Reith rompió algunas cajas, encendió un fuego en medio del almacén. Encontró algunos trozos de tela áspera y los rompió para hacer toallas.

—Secaos. Quitaos las chaquetas y calentaos un poco.

Deine Zarre miró como si no comprendiera, luego obedeció lentamente. Los niños le imitaron. Eran evidentemente hermanos, muy posiblemente nietos del propio Deine Zarre. El chiquillo tenía los ojos azules; los de la muchachita eran de un hermoso gris pizarra.

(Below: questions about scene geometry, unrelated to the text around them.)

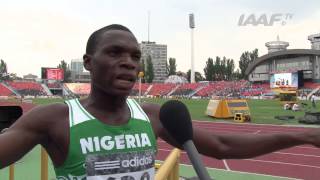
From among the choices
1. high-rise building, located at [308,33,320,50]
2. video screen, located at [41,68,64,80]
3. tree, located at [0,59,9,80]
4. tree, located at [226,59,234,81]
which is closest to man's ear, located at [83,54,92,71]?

Reith trajo té caliente, y al final Deine Zarre dijo:

—Gracias. Ya casi estamos secos. —Y un momento más tarde—: Los niños están a mi cuidado; se quedarán conmigo. Si consideras inconveniente su presencia, mi empleo está a tu disposición.

—Por supuesto que no —dijo Reith—. Son bienvenidos aquí, siempre que comprendan la necesidad de guardar silencio.

—No dirán nada. —Deine Zarre miró a los dos niños—. ¿Habéis comprendido? Nada de lo que veáis aquí debe ser mencionado en ninguna parte.

Los tres no parecían muy inclinados a la conversación. Reith, captando la desolación y la miseria, dudó. Los niños le miraron desconfiados.

—No puedo ofreceros ropas secas —dijo Reith—. ¿Pero tenéis hambre? Disponemos de algo de comida.

El niño negó con la cabeza con dignidad; la niña sonrió y se convirtió de pronto en una personita encantadora.

—Todavía no hemos desayunado.

Traz, que había permanecido de pie a un lado, corrió a la despensa y regresó al cabo de pocos momentos con pan de semillas y sopa. Reith observó gravemente. Parecía que las emociones de Traz se habían visto afectadas. La muchachita era atractiva, pese a su aspecto tímido y miserable.

Finalmente el propio Deine Zarre se agitó. Volvió a ponerse su chaqueta, ligeramente humeante y aún no del todo seca, y fue a inspeccionar el trabajo realizado durante su ausencia.

Reith intentó entablar conversación con los niños.

—¿Os estáis secando ya?

—Sí, gracias.

—Deine Zarre, ¿es vuestro abuelo?

—Nuestro tío.

—Entiendo. ¿Y estáis viviendo con él?

—Sí.

Reith no pudo encontrar nada más que decir. Traz fue más directo.

—¿Qué les ocurrió a vuestros padres?

—Fueron muertos por Pairos —dijo la muchachita suavemente. El niño parpadeó.

—Vosotros debéis ser de las Mesetas Orientales.

—Sí.

—¿Cómo llegasteis hasta aquí desde tan lejos?

—Caminamos.

—Es un camino largo y peligroso.

—Tuvimos suerte. —Los dos niños contemplaron el fuego. La muchachita parpadeó, sin duda recordando las circunstancias de su huida.

Reith se alejó y subió al encuentro de Deine Zarre.

—Ahora tienes nuevas responsabilidades. Deine
Zarre
clavó en Reith una aguda mirada.

—Eso es cierto.

—Estás trabajando aquí por menos de lo que te mereces, y quiero aumentarte el salario.

Deine Zarre inclinó ceñudo la cabeza.

—Sabré encontrarle un buen uso a ese dinero.

Reith regresó al suelo del almacén, para encontrar a Woudiver de pie junto a la puerta, una enorme silueta bulbosa. Su actitud era de sorprendida desaprobación. Hoy llevaba otro de sus grandes atuendos: unos pantalones negros de peluche apretados en torno a sus gruesas piernas, un sobretodo púrpura y marrón ceñido con un cinturón amarillo mate. Avanzó unos pasos y clavó fijamente la mirada en los dos niños, uno tras otro.

—¿Quién encendió este fuego? ¿Qué hacéis vosotros aquí?

La muchachita se estremeció.

—Estábamos mojados; ese caballero hizo que nos calentáramos junto al fuego.

—Aja. ¿Y quién es ese caballero? Reith avanzó unos pasos.

—Yo soy el caballero. Esos niños son familia de Deine Zarre. Yo encendí el fuego para que se secaran.

—¿Y qué pasa con mi propiedad? ¡Una simple chispa, y todo puede prender en llamas!

—En medio de toda esta lluvia creo que el riesgo es mínimo.